The architect, Charles Follen McKim, and patrons recruited some of the greatest craftspeople, painters and sculptors of the 19th century to create this masterpiece, the Boston Public Central Library.
There is a (free) public architecture tour that I joined of the library. As I walked around, admiring the library and taking photos whilst listening to the guide, I wondered: the effort, expense, and artistry that’s gone into this building was something that previously would have been confined to grand cathedrals of the world. How wonderful that, at a point in our history, people decided that they were going to create something so majestic for the public in the form of a humble library. Right at the front above the arch is the library’s motto: FREE TO ALL.
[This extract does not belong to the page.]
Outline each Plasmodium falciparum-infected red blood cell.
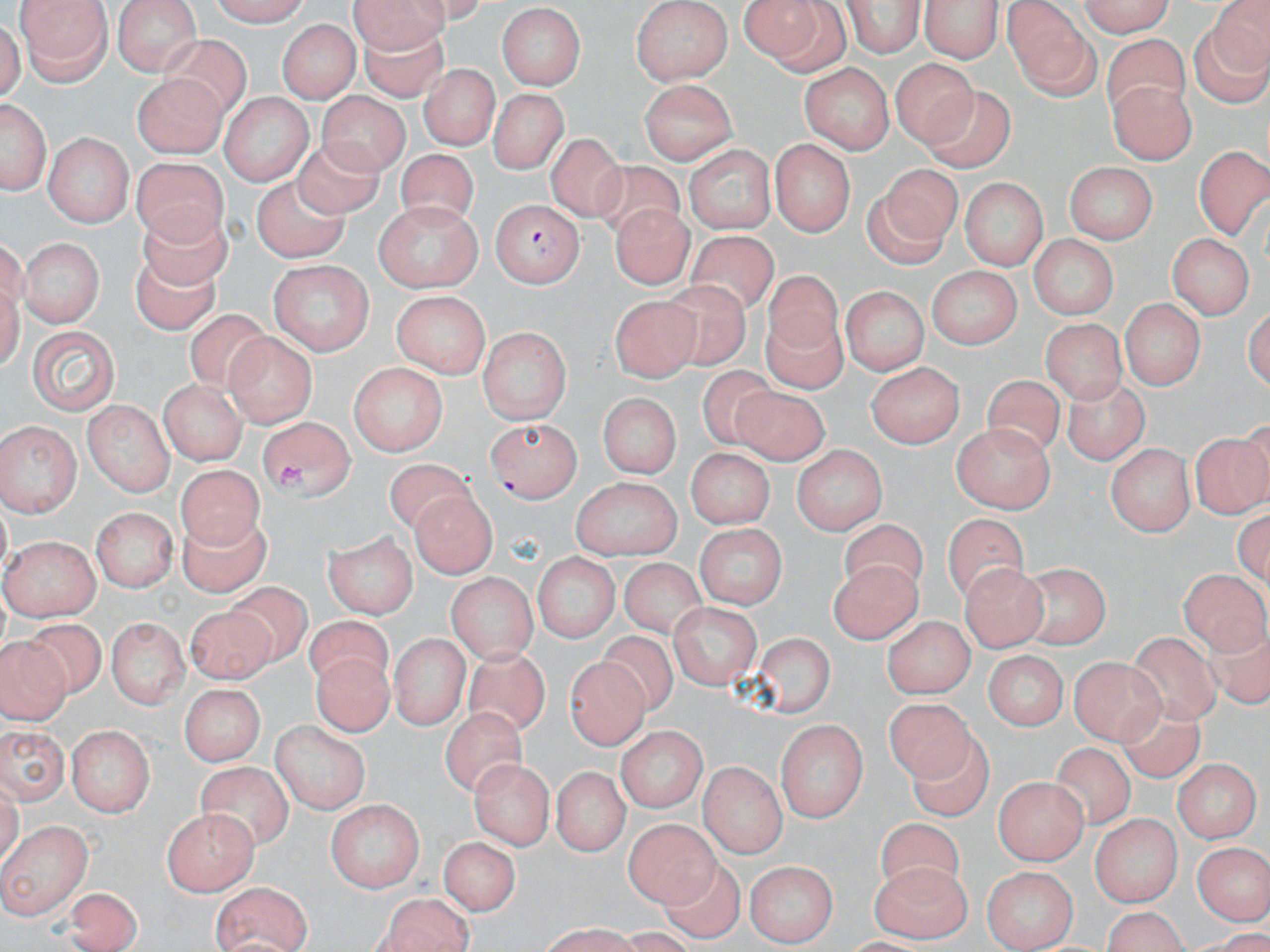
Approximate bounding boxes as [x1, y1, x2, y2] in pixels.
Plasmodium falciparum-infected red blood cells: [490, 197, 583, 286].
One of the greatest muralists of the 19th century was French painter Pierre Puvis de Chavannes. The creators wanted him to paint a mural for the library. However, Puvis was not keen to travel abroad. Instead, the patrons agreed for him to create the work in France. They provided a sample of the staircase’s Siena marble so that Puvis could seamlessly integrate his mural into the surroundings. Once complete, the mural was shipped to Boston and re-constructed.
American artist John Singer Sargent spent 29 years creating the Sargent Gallery on the third floor. He painted the murals in England and, at four stages, travelled to Boston to install them. The work, a religious piece called the Triumph of Religion, became embroiled in controversy when one of the panels seemed to be critical of Judaism (Sargent said it was unintentional). The final central panel was never completed and remains blank today.
The final controversy was over the bronze statue in the courtyard. The figure is nude (implying debauchery), holding grapes (drink!), and holding an infant (corrupting the young). Such was the outcry that the statue was eventually moved to the Metropolitan Museum of Modern Art in New York. In the 1990s, the city commissioned a copy and the replica now stands in the courtyard.
The old Central Library, called the McKim building, is similar to the British Library: it’s used for studying and research. The adjoining lending library was built in the 1960s. Called the Johnson building, it is a sympathetic extension of the McKim building by Philip Johnson, an architect who greatly admired McKim.
Both buildings have been renovated over the past twenty years.